[You Asked] What is That Other Mansion?

April 20, 2013
Ransom

You Asked…

What is the story behind the peach-colored mansion catercorner to the Driehaus Museum?

Today’s blog is part of an occasional series dedicated to answering visitors’ questions.

On the southwest corner of Erie Street and Wabash Avenue is our co-remnant of another time, the Ransom Cable mansion, an 1886 landmark designed by the renowned architect Henry Ives Cobb. Its distinct peach-pink façade is Kasota stone, a sedimentary rock from the upper Midwest. That soft, radiant hue, along with steep gables and abundant ornamentation, are distinct contrasts to the sterner gray of the Samuel M. Nickerson Mansion on the opposite corner. The Cable house’s exterior, while in silhouette hinting at Queen Anne styles, mostly exhibits the Romanesque Revival style for which famed architect H.H. Richardson became known; the building is therefore typically classified as Richardsonian Romanesque.
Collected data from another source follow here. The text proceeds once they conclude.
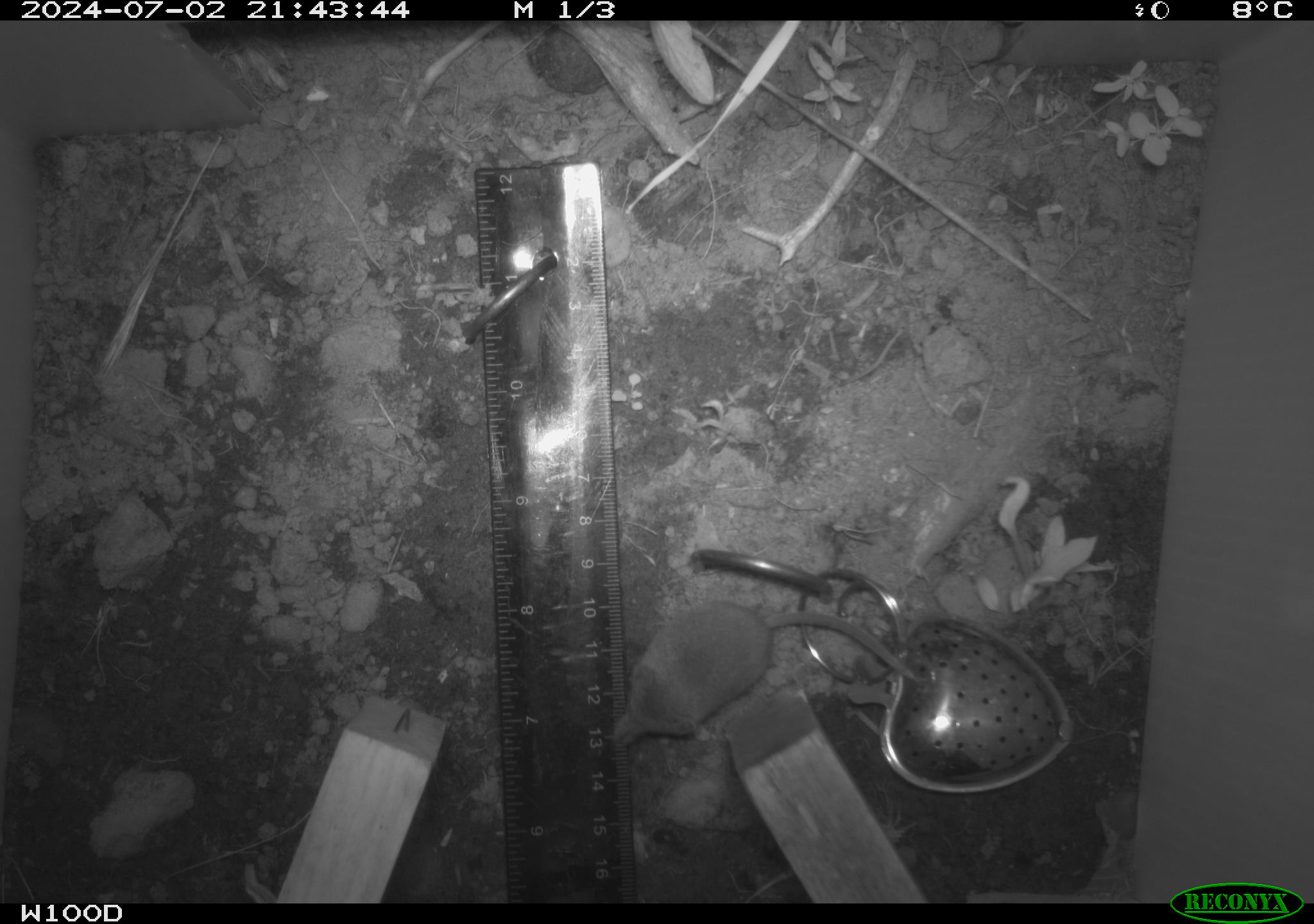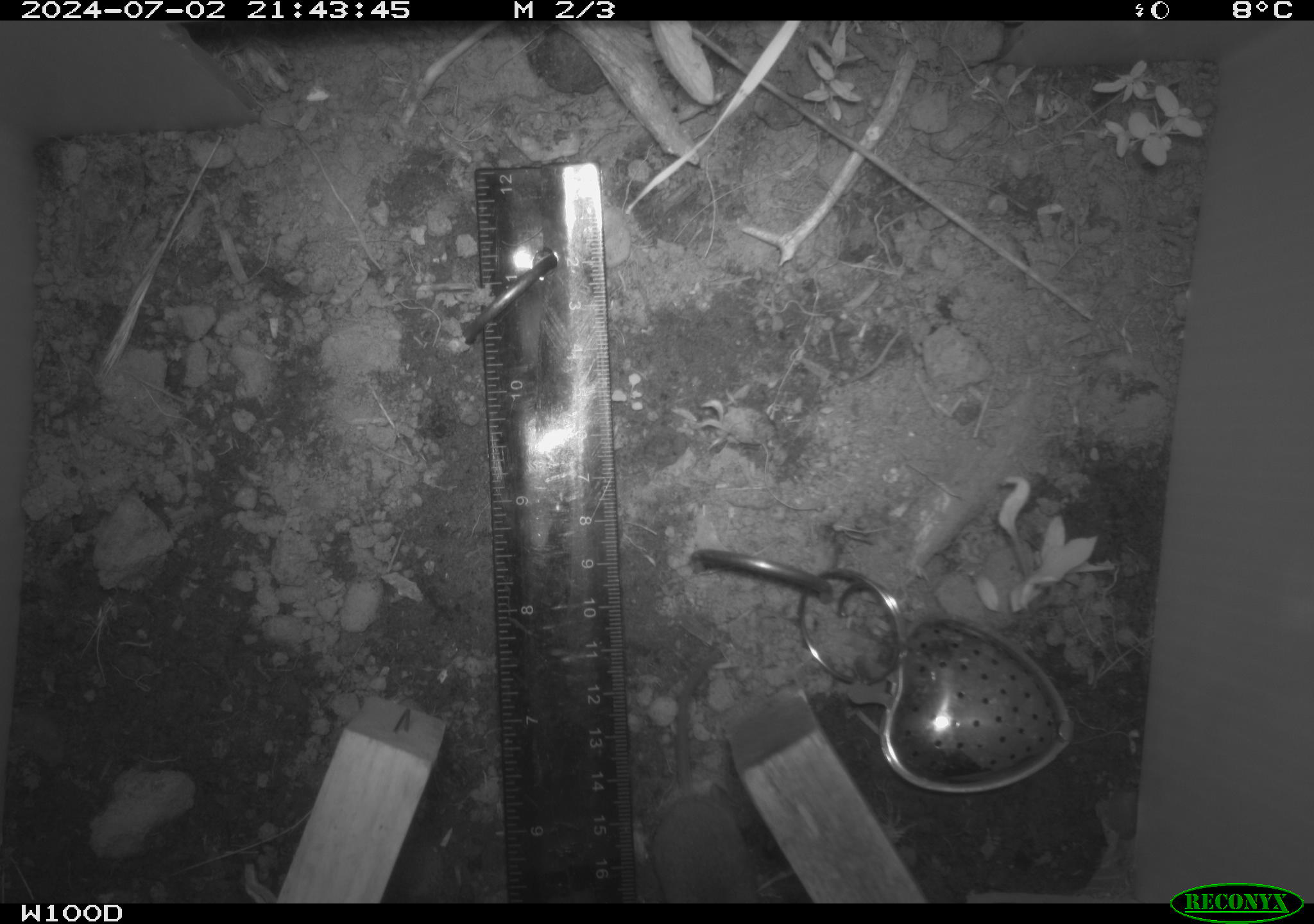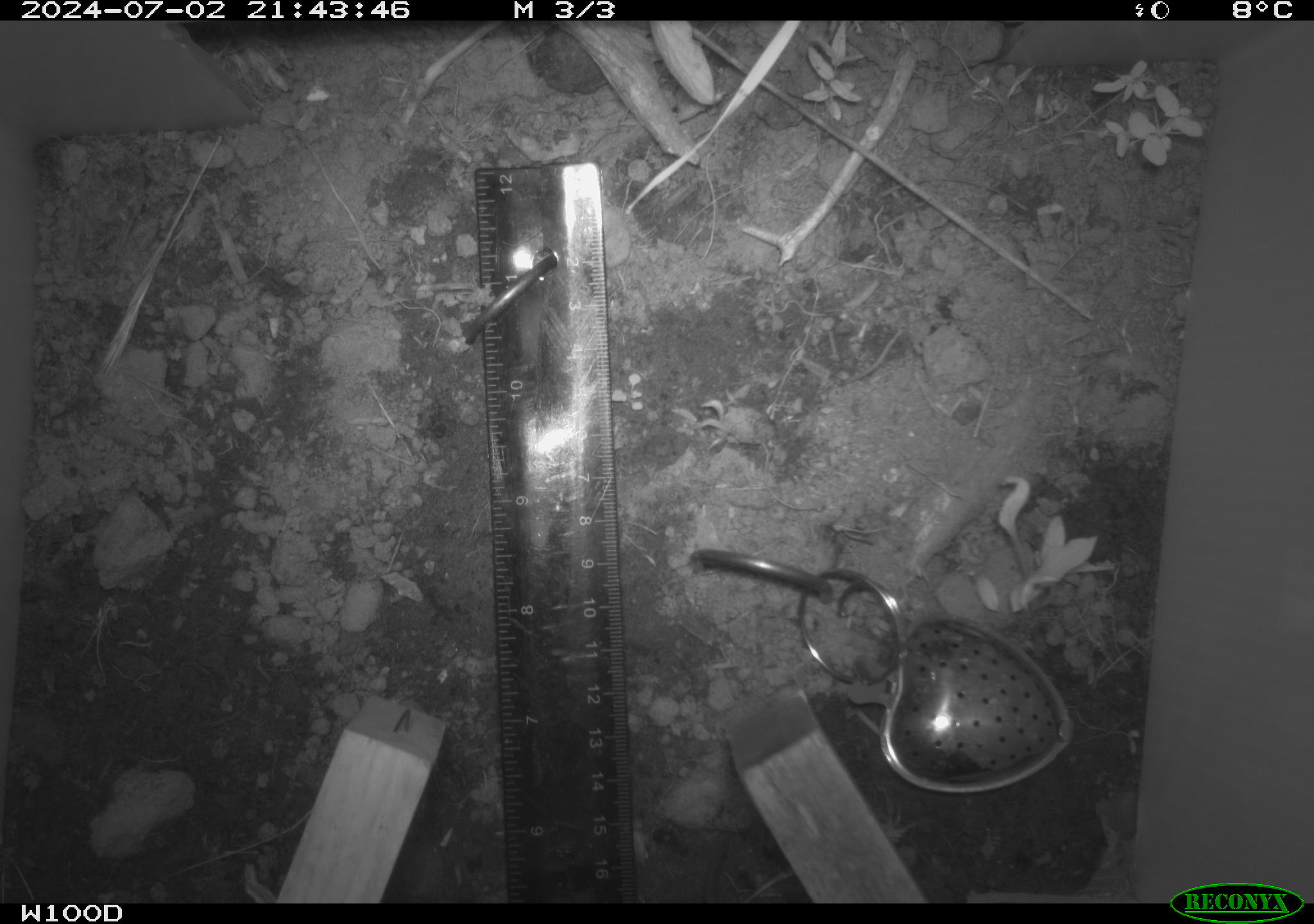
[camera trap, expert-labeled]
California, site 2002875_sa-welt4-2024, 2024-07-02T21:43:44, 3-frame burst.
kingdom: Animalia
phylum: Chordata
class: Mammalia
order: Eulipotyphla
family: Soricidae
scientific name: Soricidae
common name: shrews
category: soricidae family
Soricidae family (shrews) (Soricidae).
Ransom Reed Cable (1834-1909) commissioned the mansion from the firm Cobb & Frost in 1885. Cable (perhaps the most aptly named railroad executive of all time?) served as president of the Chicago, Rock Island & Pacific Railway for 15 years. (A tidbit of industry gossip: the great William H. Vanderbilt, the largest stakeholder in the competing Chicago and Northwestern Railroad, apparently tried to jump in and block Cable’s appointment to the position.) Before the railway company, Cable—who grew up in Ohio—did business in the coal mining industry in Rock Island, a town on the Iowa-Illinois border. The Chicago Tribune called him one of “the representative businessmen of Chicago.”

The building’s second tenants compete with Cable for historical importance. John Carroll, one of Chicago’s first undertakers, personally drove the horse-drawn hearse carrying President Abraham Lincoln on a mournful procession through the Chicago streets and down into Springfield. It is his funeral business—John Carroll Sons, well-known for the burial of other great figures like George Cardinal Mundelein, an archbishop of Chicago—that occupied the Ransom Cable mansion for much of the 20th century after Cable’s death.
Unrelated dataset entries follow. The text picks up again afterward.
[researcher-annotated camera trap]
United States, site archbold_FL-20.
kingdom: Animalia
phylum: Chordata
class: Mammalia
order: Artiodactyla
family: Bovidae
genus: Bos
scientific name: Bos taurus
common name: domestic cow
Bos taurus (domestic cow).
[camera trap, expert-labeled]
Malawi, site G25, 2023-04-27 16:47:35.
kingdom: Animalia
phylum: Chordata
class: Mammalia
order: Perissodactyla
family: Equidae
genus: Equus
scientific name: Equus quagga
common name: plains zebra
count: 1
Today the Ransom Cable mansion is home to Driehaus Capital Management LLC. Though it is not open to the public, passers-by will be glad to know that the exquisitely-restored exterior is the best part for sightseeing—the interiors do not have their original features intact.

Resources:
RANSOM R. CABLE DEAD.” The New York Times, Nov. 13, 1909.
Mincer, Jilian. “City’s pioneer mortuary takes pride in its history.” Chicago Tribune, Dec. 30, 1983
Wolner, Edward W. Henry Ives Cobb’s Chicago: Architecture, Institutions, and the Making of a Modern Metropolis. University of Chicago Press. Chicago, 2011.